++++ Données d'entrée ++++
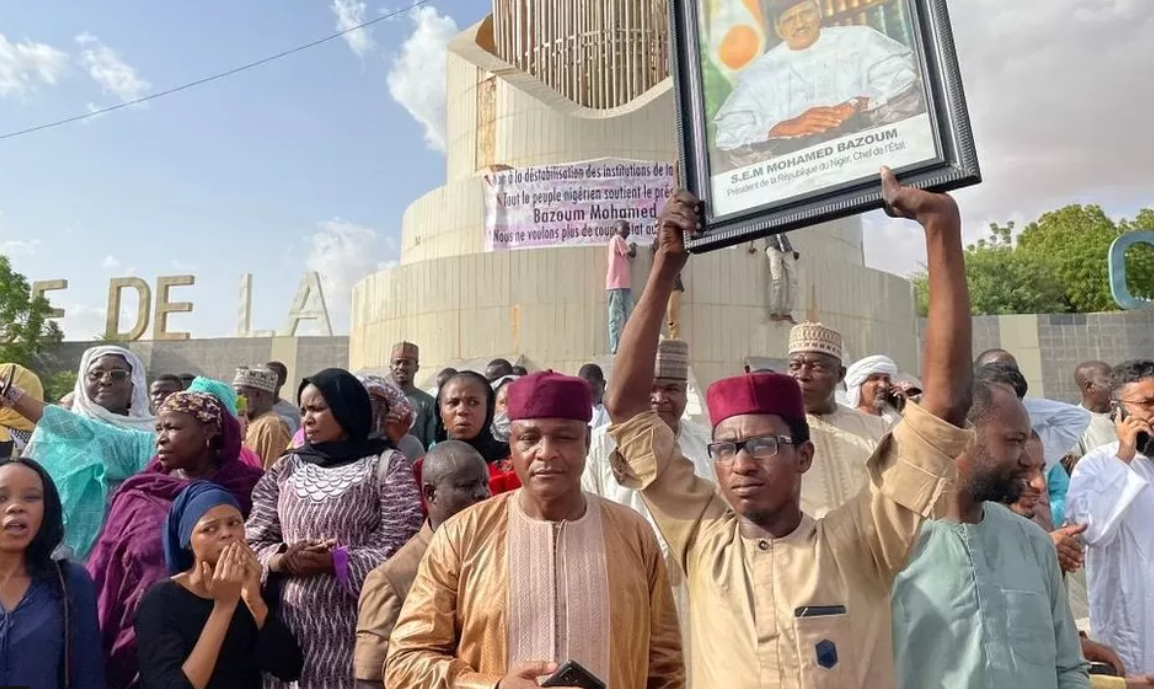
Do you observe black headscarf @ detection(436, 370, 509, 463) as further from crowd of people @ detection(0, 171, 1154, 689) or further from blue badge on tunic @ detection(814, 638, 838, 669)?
blue badge on tunic @ detection(814, 638, 838, 669)

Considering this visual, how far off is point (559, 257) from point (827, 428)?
10187 mm

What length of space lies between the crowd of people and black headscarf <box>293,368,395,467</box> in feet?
0.04

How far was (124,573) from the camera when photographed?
3.12m

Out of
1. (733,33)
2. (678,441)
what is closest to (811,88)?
(733,33)

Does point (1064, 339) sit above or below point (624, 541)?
above

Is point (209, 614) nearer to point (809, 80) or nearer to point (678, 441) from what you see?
point (678, 441)

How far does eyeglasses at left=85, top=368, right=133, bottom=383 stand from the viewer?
4328 millimetres

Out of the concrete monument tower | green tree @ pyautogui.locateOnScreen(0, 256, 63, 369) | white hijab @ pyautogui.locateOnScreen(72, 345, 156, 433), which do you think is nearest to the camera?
white hijab @ pyautogui.locateOnScreen(72, 345, 156, 433)

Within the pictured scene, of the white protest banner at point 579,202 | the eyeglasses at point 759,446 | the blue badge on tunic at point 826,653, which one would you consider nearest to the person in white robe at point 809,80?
the eyeglasses at point 759,446

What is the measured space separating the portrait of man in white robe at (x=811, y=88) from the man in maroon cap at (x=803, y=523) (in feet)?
0.83

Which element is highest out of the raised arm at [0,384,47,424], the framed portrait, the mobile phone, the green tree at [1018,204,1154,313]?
the green tree at [1018,204,1154,313]

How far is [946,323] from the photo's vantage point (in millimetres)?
1910

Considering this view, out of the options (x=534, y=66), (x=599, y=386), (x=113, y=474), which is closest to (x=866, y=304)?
(x=534, y=66)

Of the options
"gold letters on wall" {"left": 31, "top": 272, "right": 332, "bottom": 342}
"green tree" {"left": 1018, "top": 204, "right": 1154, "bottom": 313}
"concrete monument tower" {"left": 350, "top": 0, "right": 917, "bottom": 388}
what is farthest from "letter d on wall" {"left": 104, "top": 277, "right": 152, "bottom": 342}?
"green tree" {"left": 1018, "top": 204, "right": 1154, "bottom": 313}
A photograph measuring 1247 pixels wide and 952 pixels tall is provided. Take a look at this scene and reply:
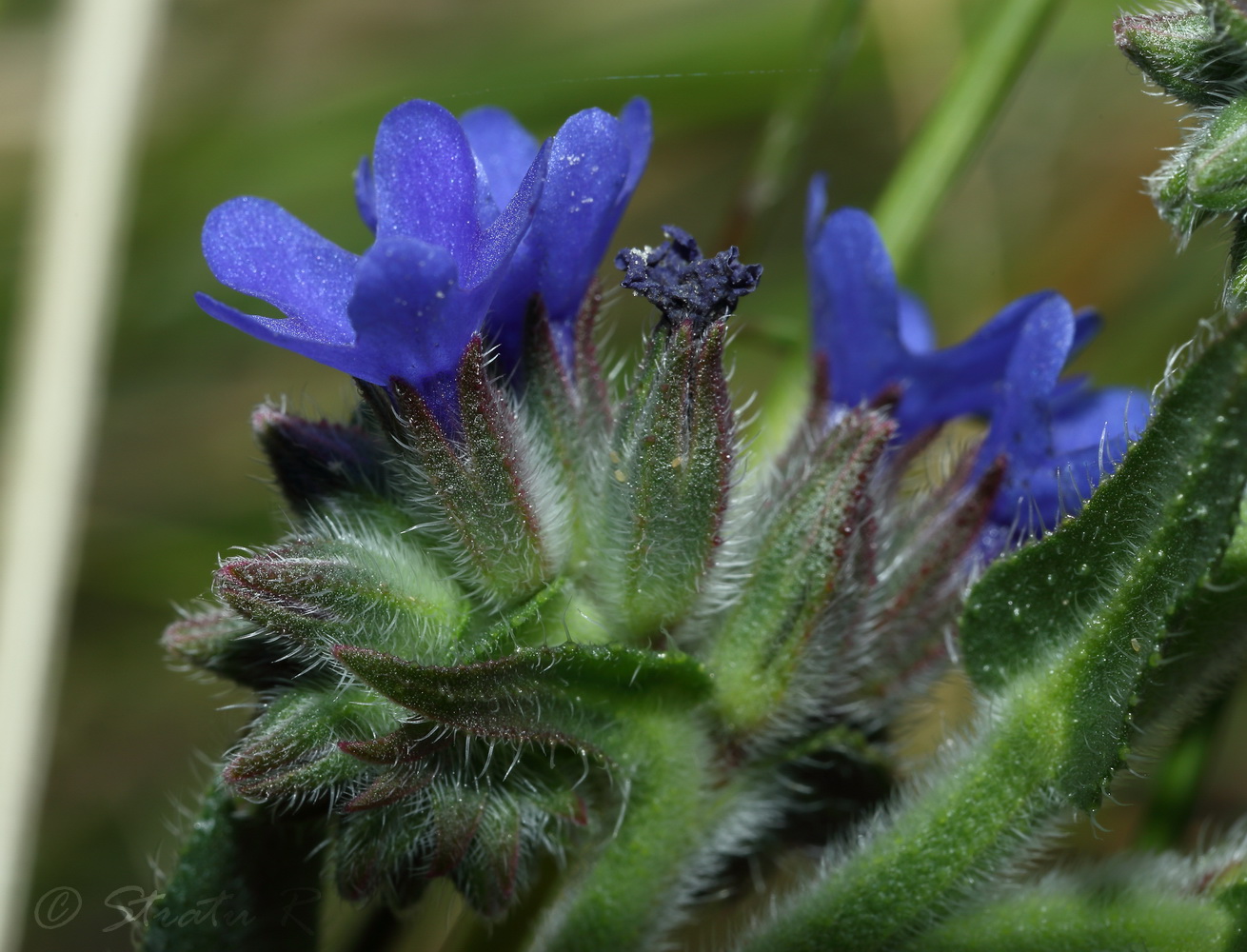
++++
- _Problème à résoudre_:
Restituez l'intégralité du listing ci-dessus sous forme de liste JSON de chaînes, une chaîne par ligne, en omettant les lignes vides et les images.

- _Solution rédigée_:
[
  "Do you observe black headscarf @ detection(436, 370, 509, 463) as further from crowd of people @ detection(0, 171, 1154, 689) or further from blue badge on tunic @ detection(814, 638, 838, 669)?",
  "blue badge on tunic @ detection(814, 638, 838, 669)",
  "Considering this visual, how far off is point (559, 257) from point (827, 428)?",
  "10187 mm",
  "What length of space lies between the crowd of people and black headscarf <box>293,368,395,467</box> in feet?",
  "0.04",
  "How far was (124,573) from the camera when photographed?",
  "3.12m",
  "Out of",
  "1. (733,33)",
  "2. (678,441)",
  "what is closest to (811,88)?",
  "(733,33)",
  "Does point (1064, 339) sit above or below point (624, 541)?",
  "above",
  "Is point (209, 614) nearer to point (809, 80) or nearer to point (678, 441) from what you see?",
  "point (678, 441)",
  "How far does eyeglasses at left=85, top=368, right=133, bottom=383 stand from the viewer?",
  "4328 millimetres",
  "Out of the concrete monument tower | green tree @ pyautogui.locateOnScreen(0, 256, 63, 369) | white hijab @ pyautogui.locateOnScreen(72, 345, 156, 433), which do you think is nearest to the camera?",
  "white hijab @ pyautogui.locateOnScreen(72, 345, 156, 433)",
  "Within the pictured scene, of the white protest banner at point 579,202 | the eyeglasses at point 759,446 | the blue badge on tunic at point 826,653, which one would you consider nearest to the person in white robe at point 809,80?",
  "the eyeglasses at point 759,446",
  "What is the measured space separating the portrait of man in white robe at (x=811, y=88) from the man in maroon cap at (x=803, y=523) (in feet)?",
  "0.83",
  "Which element is highest out of the raised arm at [0,384,47,424], the framed portrait, the mobile phone, the green tree at [1018,204,1154,313]?",
  "the green tree at [1018,204,1154,313]",
  "How far is [946,323] from the photo's vantage point (in millimetres)?",
  "1910",
  "Considering this view, out of the options (x=534, y=66), (x=599, y=386), (x=113, y=474), which is closest to (x=866, y=304)?",
  "(x=534, y=66)",
  "Of the options",
  "\"gold letters on wall\" {\"left\": 31, \"top\": 272, \"right\": 332, \"bottom\": 342}",
  "\"green tree\" {\"left\": 1018, \"top\": 204, \"right\": 1154, \"bottom\": 313}",
  "\"concrete monument tower\" {\"left\": 350, \"top\": 0, \"right\": 917, \"bottom\": 388}",
  "what is farthest from \"letter d on wall\" {\"left\": 104, \"top\": 277, \"right\": 152, \"bottom\": 342}?",
  "\"green tree\" {\"left\": 1018, \"top\": 204, \"right\": 1154, \"bottom\": 313}",
  "A photograph measuring 1247 pixels wide and 952 pixels tall is provided. Take a look at this scene and reply:"
]